Begin Task inputs

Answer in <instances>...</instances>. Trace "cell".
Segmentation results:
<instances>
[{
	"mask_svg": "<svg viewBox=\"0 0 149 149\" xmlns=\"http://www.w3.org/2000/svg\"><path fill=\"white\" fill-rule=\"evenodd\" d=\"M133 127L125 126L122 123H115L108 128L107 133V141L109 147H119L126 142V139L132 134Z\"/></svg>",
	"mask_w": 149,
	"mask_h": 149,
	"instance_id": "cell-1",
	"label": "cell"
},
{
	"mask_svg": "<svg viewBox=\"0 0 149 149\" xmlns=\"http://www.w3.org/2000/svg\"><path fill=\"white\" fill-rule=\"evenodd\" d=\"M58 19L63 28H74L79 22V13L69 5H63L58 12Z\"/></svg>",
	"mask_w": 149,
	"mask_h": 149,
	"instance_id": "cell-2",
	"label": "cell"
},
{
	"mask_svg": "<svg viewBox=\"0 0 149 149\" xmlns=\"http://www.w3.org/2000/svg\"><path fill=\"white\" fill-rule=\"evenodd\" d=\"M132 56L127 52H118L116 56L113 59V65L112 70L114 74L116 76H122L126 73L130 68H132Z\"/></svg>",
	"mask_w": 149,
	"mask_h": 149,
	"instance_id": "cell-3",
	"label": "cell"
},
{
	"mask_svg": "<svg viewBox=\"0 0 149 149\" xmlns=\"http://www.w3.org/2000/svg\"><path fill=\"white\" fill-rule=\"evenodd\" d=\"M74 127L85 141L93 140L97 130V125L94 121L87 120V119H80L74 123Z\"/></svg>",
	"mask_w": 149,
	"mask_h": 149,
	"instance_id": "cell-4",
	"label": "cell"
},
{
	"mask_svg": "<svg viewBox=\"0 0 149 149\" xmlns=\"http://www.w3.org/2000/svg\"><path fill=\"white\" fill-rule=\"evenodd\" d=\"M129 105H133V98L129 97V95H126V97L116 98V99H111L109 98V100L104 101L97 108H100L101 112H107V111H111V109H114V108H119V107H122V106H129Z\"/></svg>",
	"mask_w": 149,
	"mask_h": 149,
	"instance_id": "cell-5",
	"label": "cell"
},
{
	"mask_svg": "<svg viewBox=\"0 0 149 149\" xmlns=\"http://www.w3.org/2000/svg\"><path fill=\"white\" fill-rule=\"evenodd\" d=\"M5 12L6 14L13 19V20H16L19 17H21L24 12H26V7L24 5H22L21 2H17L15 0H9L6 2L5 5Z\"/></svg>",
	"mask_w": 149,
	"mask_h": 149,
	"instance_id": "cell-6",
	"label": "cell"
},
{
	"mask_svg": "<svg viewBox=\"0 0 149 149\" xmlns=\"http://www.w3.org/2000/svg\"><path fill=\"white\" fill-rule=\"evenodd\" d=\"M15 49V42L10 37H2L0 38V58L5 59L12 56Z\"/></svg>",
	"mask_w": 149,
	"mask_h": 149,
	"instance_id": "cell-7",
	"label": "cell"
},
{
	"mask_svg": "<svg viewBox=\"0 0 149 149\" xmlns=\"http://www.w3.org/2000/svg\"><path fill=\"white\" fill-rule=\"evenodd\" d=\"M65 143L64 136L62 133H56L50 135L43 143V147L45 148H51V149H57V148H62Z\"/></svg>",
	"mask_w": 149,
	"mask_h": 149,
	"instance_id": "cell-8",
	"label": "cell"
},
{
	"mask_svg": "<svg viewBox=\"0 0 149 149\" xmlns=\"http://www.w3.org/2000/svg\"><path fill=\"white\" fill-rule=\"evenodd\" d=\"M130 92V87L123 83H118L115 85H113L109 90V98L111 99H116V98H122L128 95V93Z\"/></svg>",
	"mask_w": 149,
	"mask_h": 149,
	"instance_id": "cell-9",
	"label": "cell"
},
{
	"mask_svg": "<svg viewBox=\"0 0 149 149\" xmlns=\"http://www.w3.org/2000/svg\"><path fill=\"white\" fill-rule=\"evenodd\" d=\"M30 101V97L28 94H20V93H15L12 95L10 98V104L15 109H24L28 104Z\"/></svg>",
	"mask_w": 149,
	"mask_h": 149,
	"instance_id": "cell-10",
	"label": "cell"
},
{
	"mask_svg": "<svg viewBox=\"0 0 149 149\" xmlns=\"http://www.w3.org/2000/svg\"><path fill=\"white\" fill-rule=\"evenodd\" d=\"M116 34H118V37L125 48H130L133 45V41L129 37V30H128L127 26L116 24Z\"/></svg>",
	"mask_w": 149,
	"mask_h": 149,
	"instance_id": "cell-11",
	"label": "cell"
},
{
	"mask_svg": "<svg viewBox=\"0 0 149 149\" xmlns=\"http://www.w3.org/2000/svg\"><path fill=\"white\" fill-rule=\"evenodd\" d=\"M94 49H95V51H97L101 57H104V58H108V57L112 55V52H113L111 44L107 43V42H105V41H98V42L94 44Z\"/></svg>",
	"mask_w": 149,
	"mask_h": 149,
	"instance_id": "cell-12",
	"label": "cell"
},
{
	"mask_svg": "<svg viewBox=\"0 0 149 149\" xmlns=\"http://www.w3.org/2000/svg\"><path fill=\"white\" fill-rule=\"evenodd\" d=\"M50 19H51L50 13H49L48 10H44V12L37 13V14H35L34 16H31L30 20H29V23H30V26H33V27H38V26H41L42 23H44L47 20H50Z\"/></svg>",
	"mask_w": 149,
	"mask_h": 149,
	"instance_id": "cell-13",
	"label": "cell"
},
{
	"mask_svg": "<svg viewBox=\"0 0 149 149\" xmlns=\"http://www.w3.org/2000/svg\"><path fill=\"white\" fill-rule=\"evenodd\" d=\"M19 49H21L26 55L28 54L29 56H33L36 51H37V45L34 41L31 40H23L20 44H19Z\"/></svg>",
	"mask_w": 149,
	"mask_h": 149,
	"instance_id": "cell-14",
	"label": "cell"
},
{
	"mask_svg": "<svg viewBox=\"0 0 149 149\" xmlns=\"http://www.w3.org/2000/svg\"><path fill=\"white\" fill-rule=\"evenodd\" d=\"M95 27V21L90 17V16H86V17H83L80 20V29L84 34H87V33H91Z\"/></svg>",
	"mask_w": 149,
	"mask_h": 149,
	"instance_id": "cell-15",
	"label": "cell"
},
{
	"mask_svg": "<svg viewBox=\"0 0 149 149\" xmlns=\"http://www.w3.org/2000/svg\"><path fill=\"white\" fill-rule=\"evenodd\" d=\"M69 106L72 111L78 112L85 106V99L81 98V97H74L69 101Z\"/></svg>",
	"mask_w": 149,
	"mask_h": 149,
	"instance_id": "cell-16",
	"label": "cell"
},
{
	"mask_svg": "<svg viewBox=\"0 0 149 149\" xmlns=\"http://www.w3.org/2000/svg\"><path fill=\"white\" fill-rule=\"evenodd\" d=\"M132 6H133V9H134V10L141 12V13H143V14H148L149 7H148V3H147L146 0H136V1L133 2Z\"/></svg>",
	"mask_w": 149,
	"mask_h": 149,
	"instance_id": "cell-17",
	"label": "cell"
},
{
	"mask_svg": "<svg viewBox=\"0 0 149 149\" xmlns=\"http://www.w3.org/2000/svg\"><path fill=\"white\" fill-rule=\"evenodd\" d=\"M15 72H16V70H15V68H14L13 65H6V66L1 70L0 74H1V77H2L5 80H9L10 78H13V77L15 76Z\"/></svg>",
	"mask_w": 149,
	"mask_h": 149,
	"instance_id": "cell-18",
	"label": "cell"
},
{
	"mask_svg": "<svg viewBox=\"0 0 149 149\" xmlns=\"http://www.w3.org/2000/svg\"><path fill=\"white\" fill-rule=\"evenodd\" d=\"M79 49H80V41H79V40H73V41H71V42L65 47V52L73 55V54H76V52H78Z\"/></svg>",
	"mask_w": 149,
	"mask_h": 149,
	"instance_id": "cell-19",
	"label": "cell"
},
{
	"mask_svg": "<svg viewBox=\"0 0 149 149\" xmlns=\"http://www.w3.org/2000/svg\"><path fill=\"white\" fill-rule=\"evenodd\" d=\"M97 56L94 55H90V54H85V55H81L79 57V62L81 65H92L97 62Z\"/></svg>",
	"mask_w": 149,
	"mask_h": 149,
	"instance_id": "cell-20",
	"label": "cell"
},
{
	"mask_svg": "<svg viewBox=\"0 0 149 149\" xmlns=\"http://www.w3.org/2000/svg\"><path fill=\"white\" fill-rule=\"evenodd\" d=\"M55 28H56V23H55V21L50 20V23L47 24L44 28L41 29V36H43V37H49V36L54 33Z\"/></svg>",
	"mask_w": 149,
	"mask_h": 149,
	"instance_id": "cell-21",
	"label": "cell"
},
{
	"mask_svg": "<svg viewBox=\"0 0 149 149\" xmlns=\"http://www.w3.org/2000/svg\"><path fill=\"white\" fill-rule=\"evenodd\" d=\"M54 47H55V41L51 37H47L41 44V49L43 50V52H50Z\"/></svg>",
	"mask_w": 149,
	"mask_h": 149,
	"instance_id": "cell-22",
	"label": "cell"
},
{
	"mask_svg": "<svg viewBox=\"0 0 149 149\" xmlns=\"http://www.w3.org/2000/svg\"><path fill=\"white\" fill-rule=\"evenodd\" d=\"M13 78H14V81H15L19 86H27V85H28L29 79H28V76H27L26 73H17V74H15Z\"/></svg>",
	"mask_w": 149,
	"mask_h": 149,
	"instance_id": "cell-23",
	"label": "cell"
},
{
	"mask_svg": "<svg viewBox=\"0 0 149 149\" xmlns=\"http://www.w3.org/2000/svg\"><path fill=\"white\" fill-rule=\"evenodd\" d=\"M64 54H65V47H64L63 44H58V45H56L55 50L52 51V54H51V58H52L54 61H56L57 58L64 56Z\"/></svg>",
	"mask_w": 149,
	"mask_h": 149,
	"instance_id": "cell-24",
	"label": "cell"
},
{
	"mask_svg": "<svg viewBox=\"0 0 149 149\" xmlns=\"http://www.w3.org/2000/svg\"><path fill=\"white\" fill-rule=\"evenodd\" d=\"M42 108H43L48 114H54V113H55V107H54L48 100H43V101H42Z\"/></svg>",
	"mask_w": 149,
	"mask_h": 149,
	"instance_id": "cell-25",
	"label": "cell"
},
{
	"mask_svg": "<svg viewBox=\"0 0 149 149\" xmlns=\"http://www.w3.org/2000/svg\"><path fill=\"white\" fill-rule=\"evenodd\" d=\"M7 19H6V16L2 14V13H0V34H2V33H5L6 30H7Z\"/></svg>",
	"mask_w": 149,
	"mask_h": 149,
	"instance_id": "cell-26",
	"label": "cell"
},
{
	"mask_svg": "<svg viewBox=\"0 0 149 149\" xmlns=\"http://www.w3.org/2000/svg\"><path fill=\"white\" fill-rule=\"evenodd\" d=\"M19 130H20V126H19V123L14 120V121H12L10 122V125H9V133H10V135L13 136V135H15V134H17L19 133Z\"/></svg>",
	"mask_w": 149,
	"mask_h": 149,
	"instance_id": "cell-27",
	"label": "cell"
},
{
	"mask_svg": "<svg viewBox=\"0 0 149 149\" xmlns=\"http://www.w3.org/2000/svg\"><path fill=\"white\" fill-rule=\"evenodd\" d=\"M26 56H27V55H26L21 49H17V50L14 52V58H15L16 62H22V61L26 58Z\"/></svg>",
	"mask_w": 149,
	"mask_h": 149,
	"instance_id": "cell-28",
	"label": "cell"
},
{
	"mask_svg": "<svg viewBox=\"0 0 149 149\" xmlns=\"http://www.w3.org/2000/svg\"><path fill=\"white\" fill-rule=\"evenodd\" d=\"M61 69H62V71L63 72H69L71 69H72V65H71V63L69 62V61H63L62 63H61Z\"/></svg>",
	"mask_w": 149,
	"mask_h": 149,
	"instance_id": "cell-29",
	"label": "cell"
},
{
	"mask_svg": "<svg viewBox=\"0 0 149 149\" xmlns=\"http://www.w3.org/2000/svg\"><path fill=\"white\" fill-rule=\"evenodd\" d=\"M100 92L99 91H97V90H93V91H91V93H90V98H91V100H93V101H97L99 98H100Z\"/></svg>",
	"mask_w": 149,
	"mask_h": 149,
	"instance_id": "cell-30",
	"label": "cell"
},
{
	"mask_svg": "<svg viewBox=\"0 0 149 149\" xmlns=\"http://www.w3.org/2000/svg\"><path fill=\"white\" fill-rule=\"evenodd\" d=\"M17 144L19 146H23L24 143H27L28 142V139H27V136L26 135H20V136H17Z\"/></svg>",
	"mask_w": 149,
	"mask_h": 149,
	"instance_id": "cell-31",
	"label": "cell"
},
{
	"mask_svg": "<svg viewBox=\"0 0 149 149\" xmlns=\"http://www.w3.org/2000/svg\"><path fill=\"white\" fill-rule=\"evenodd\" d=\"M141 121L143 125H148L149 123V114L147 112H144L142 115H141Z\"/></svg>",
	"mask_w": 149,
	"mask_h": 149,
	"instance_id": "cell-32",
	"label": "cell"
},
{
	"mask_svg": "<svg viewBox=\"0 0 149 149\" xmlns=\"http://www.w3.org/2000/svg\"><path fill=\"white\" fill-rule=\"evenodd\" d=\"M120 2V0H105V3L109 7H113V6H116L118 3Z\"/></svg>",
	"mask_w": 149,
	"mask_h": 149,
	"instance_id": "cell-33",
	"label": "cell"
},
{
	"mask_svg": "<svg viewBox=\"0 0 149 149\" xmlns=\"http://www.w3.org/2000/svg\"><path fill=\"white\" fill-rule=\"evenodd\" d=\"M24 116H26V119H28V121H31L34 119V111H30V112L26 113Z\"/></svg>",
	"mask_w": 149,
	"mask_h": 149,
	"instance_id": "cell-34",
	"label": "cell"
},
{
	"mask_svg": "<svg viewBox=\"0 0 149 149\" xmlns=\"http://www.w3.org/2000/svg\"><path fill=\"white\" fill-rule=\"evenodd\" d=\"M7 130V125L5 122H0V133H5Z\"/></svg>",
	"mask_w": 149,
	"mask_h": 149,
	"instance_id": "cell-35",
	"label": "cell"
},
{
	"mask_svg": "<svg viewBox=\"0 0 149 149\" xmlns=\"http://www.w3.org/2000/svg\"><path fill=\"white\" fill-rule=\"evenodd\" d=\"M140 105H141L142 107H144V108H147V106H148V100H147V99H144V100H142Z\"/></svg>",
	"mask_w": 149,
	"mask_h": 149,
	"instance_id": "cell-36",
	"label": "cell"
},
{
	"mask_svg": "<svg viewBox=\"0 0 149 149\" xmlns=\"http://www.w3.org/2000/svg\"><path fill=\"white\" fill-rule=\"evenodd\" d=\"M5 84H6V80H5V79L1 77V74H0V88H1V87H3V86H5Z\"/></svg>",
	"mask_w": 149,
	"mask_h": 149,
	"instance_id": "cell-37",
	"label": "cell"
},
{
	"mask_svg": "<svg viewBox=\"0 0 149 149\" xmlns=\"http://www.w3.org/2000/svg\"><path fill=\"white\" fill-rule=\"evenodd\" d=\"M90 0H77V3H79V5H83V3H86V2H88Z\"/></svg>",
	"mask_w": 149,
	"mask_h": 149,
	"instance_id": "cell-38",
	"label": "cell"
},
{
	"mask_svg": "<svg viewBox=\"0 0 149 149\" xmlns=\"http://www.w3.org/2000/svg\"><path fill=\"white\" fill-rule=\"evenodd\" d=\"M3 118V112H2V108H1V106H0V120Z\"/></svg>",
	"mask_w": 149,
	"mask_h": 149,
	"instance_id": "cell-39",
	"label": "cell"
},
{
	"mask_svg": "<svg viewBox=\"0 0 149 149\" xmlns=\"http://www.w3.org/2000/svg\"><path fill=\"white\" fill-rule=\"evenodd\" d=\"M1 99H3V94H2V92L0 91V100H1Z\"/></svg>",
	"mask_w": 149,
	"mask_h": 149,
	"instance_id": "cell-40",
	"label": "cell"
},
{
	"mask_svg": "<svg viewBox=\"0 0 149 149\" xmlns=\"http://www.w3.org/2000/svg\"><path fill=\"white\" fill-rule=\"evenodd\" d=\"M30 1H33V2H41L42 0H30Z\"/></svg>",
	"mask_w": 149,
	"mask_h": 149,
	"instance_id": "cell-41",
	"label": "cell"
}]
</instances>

End Task inputs

(What is being asked):
Pull out every line of the listing above that contains the word "instances". Case counts.

(Task response):
Answer in <instances>...</instances>. Trace "cell".
<instances>
</instances>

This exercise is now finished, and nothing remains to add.